Termino, señor presidente. Fíjense, señorías, en el contrasentido de que hoy estemos debatiendo sobre un proyecto que pretende romper nuestro ámbito de convivencia y dentro de unos días acudamos a las urnas para ratificar la unidad de los europeos. El mundo en general, Europa en particular, asisten a procesos de unión y no de ruptura, a sumas que no a restas. Sin embargo, aquí estamos nosotros debatiendo sobre esta regresiva propuesta contraria a las tendencias de nuestro tiempo y que ni siquiera tiene hueco en la Unión Europea. Señoras y señores diputados, rechazar este plan, como he dicho antes, no significa propiciar el caos sino fortalecer la legalidad. Porque el País Vasco cuenta con una norma legal muy sólida, el Estatuto de Guernika, que aunque parece que algunos lo olvidan continúa vigente. Es bueno recordar que este Estatuto obtuvo el apoyo de más del 90 por ciento de los electores vascos. Esta, señorías, es la mejor regla para medir la calidad de cualquier proyecto de convivencia, la conformidad de los afectados y mucho más en una sociedad dividida. No debiéramos ni siquiera tomar en consideración ninguna propuesta que no contara con un grado de apoyo semejante. Con este criterio, señoría, hemos de reconocer que no existe hoy mejor estatuto para el País Vasco que el Estatuto de Guernika. No entiendo de dónde proceden tantos afanes más o menos arcangélicos por reformarlo. En el País Vasco hay asuntos mucho más apremiantes por resolver. Lo que necesita urgentemente la sociedad vasca no son reformas estatutarias, no lo son, sino libertad. No planes que nadie demanda los hagan unos o los hagan otros, sino vivir en paz (Varios señores diputados: ¡Bien!) No fomentar los malentendidos sino garantizar la igualdad de todos los ciudadanos. No que pongamos nuestro empeño en cortejar el irredentismo, sino en liberar a una sociedad secuestrada por los violentos.

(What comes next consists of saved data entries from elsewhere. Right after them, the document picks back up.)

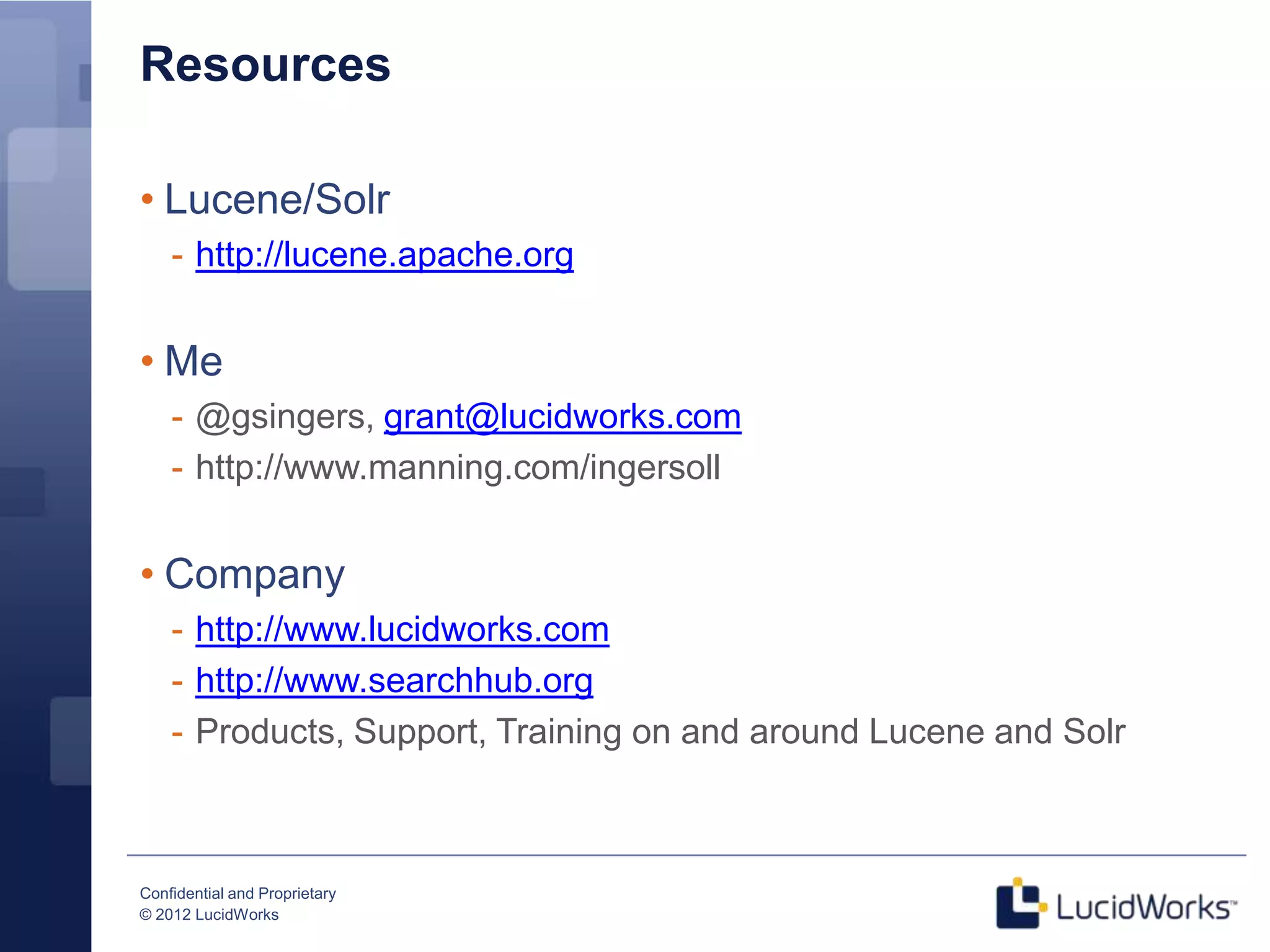 Resources

• Lucene/Solr
- http://lucene.apache.org

• Me
- @gsingers, grant@lucidworks.com
- http://www.manning.com/ingersoll

• Company
- http://www.lucidworks.com
- http://www.searchhub.org
- Products, Support, Training on and around Lucene and Solr

Confidential and Proprietary
© 2012 LucidWorks

LucidWorks™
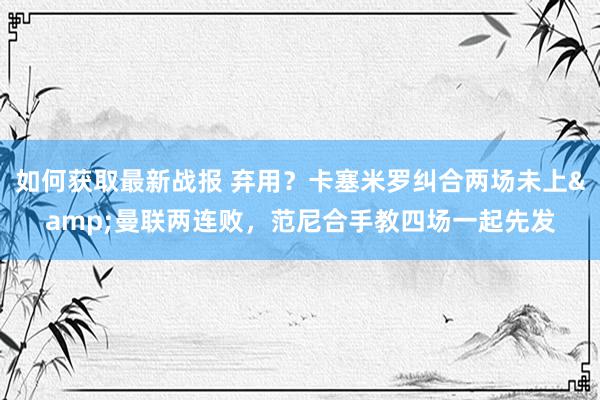 如何获取最新战报 弃用？卡塞米罗纠合两场未上&amp;曼联两连败，范尼合手教四场一起先发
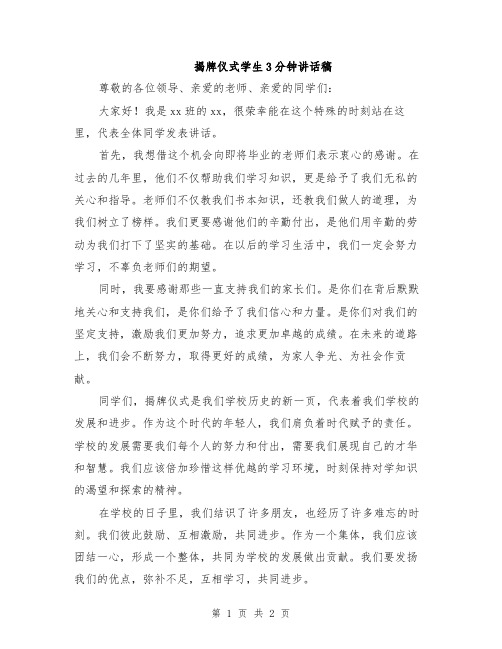 揭牌仪式学生3分钟讲话稿

尊敬的各位领导、亲爱的老师、亲爱的同学们：

大家好！我是xx班的xx，很荣幸能在这个特殊的时刻站在这里，代表全体同学发表讲话。

首先，我想借这个机会向即将毕业的老师们表示衷心的感谢。在过去的几年里，他们不仅帮助我们学习知识，更是给予了我们无私的关心和指导。老师们不仅教我们书本知识，还教我们做人的道理，为我们树立了榜样。我们更要感谢他们的辛勤付出，是他们用辛勤的劳动为我们打下了坚实的基础。在以后的学习生活中，我们一定会努力学习，不辜负老师们的期望。

同时，我要感谢那些一直支持我们的家长们。是你们在背后默默地关心和支持我们，是你们给予了我们信心和力量。是你们对我们的坚定支持，激励我们更加努力，追求更加卓越的成绩。在未来的道路上，我们会不断努力，取得更好的成绩，为家人争光、为社会作贡献。

同学们，揭牌仪式是我们学校历史的新一页，代表着我们学校的发展和进步。作为这个时代的年轻人，我们肩负着时代赋予的责任。学校的发展需要我们每个人的努力和付出，需要我们展现自己的才华和智慧。我们应该倍加珍惜这样优越的学习环境，时刻保持对学知识的渴望和探索的精神。

在学校的日子里，我们结识了许多朋友，也经历了许多难忘的时刻。我们彼此鼓励、互相激励，共同进步。作为一个集体，我们应该团结一心，形成一个整体，共同为学校的发展做出贡献。我们要发扬我们的优点，弥补不足，互相学习，共同进步。

第 1 页 共 2 页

En resumen, señorías, el plan para la supuesta reforma del Estatuto de Guernika no cumple los requisitos que exige la ley. Es incompatible con la Constitución y, en consecuencia, debe ser devuelto al Parlamento vasco. No respeta la Constitución española porque no reconoce la soberanía nacional ni toma en cuenta el reparto de competencias establecido ni acepta la igualdad de los españoles ni garantiza la preeminencia de los derechos individuales. Para colmo no se ocupa de la autonomía, sino de la independencia. La libre asociación al Estado español no es más que un aderezo retórico cambiable en cualquier momento para resguardar la permanencia en la Unión Europea. Nos están pidiendo algo que no puede ser a sabiendas de que no puede ser. Tal vez piensan que ganan algo con pedirlo, a lo mejor votos. Yo no lo sé, pero nosotros vamos a cumplir con nuestro deber al negarnos.
Muchas gracias. (Aplausos de los diputados del Grupo Parlamentario Popular en el Congreso puestos en pie.)